Provided text
═══
Saturday, 16 January 2016

"Are We Missing The Point"


While we are awed by the mystery of miracles we often miss its point!
  
 Jan 17 2016  1 Corinthians 12: 1-11  Psalm 36 5-10 John 2: 1-11
Years ago when Johnny Carson was the host of The Tonight Show he interviewed an eight year old boy. The young man was asked to appear because he had rescued two friends in a coalmine outside his hometown in West Virginia. As Johnny questioned the boy, it became apparent to him and the audience that the young man was a Christian.  So Johnny asked him if he attended Sunday school.  When the boy said he did Johnny inquired, "What are you learning in Sunday school?" "Last week," came his reply, "our lesson was about when Jesus went to a wedding and turned water into wine." The audience roared, but Johnny tried to keep a straight face. Then he said, "And what did you learn from that story?" The boy squirmed in his chair. It was apparent he hadn't thought about this.  But then he lifted up his face and said, "If you're going to have a wedding, it might be a good idea to invite Jesus!"
You know as funny as that was for the audience,  that is pretty profound advice.  Jesus is, at least for those who follow him, a sign of God being present in your life.    Jesus brings God into the picture and kindles in us the Holy Spirit.   Both relationships are meant to be life long Folks, the first doesn’t end when you put a ring on a finger.  The relationship with Jesus doesn’t end when you say you are a Christian.  The covenant your making is for life Folks.  Jesus at the weeding is not only keeping the party going, his presence there speaks of the eternal.  There is something of eternity in a marriage and something in Christ that connects us all for eternity.  Christ was in our past, is in our now and will be our future.
═══
Given material
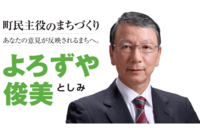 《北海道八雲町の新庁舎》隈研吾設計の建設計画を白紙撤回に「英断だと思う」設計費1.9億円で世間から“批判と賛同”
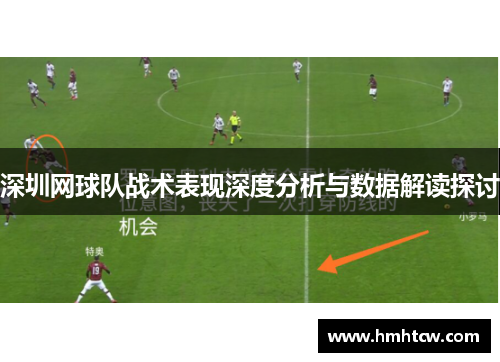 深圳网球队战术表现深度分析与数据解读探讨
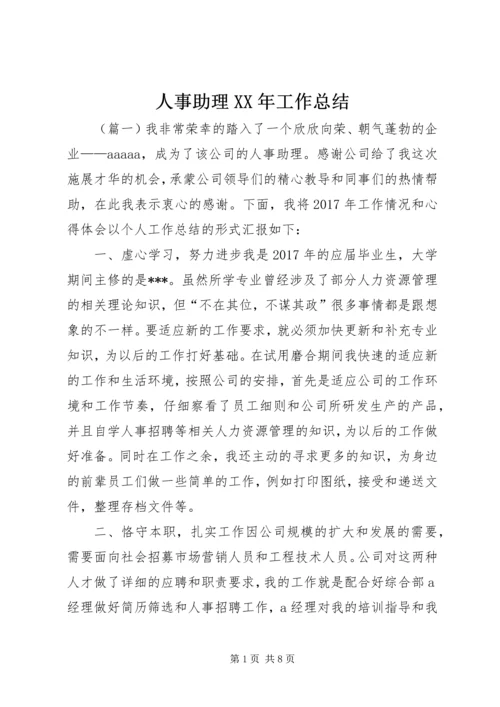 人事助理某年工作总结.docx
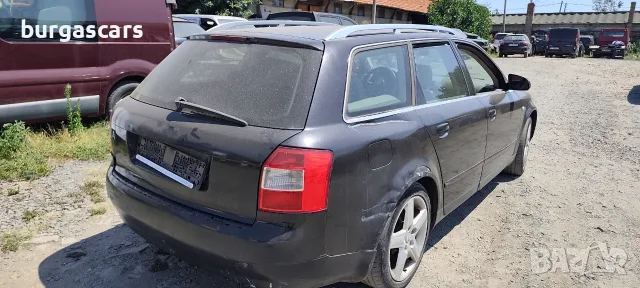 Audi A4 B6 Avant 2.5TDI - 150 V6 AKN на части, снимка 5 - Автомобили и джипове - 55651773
═══
Explore the material
A – In the sermon text, why had the eight-year-old boy been asked to appear on The Tonight Show?
B – Carry the sermon text forward from its final sentence, in the same voice.

Outputs by task
A – He had rescued two friends in a coal mine outside his hometown in West Virginia.

B –
So then, it is a good thing to have Jesus at wedding ceremonies, indeed it is good to have Jesus show up everywhere in our daily lives.  The gospel today is not only about Jesus performing a miracle, it is also about family and about family embarrassment.  It is about how our celebrations can turn in a moment to personal disaster, this is when we really need Jesus to be there for us to.   What do you do when the laughter and the joy run out?   How many here today have experienced a family gathering when joy turns into an embarrassment, a difficult situation or yes even a disaster?  We humans can get carried away with indulgence and not see trouble coming.  How many of us here today would have consciously though to invite the spirit of Christ to come to our festive gathering.  Jesus has been invited to attend this gathering and His presence has a profound effect on its outcome.  Many focus on the biblical miracles and get sidetracked and miss the point of the story.  The miracle is really secondary to what Jesus brings to a gathering, or what he offer us in his teaching.  In those days, and probably even today, you the host wouldn’t want to run out of food or drink with invited guests.   Mary, understanding the embarrassment the family was faced with, she asks Jesus to do something about it, and he does.  At first Jesus show reluctance to fulfill his mother’s request, because he explains it is not time yet to show Gods authority over life.   But Jesus’ true nature, to be a servant to all, comes shinning through doesn’t it.    Jesus will never fail the voice who asks for his help.  Did you hear that folks, this is our first learning here if you have the ears to hear it, Jesus will always respond to a call for help.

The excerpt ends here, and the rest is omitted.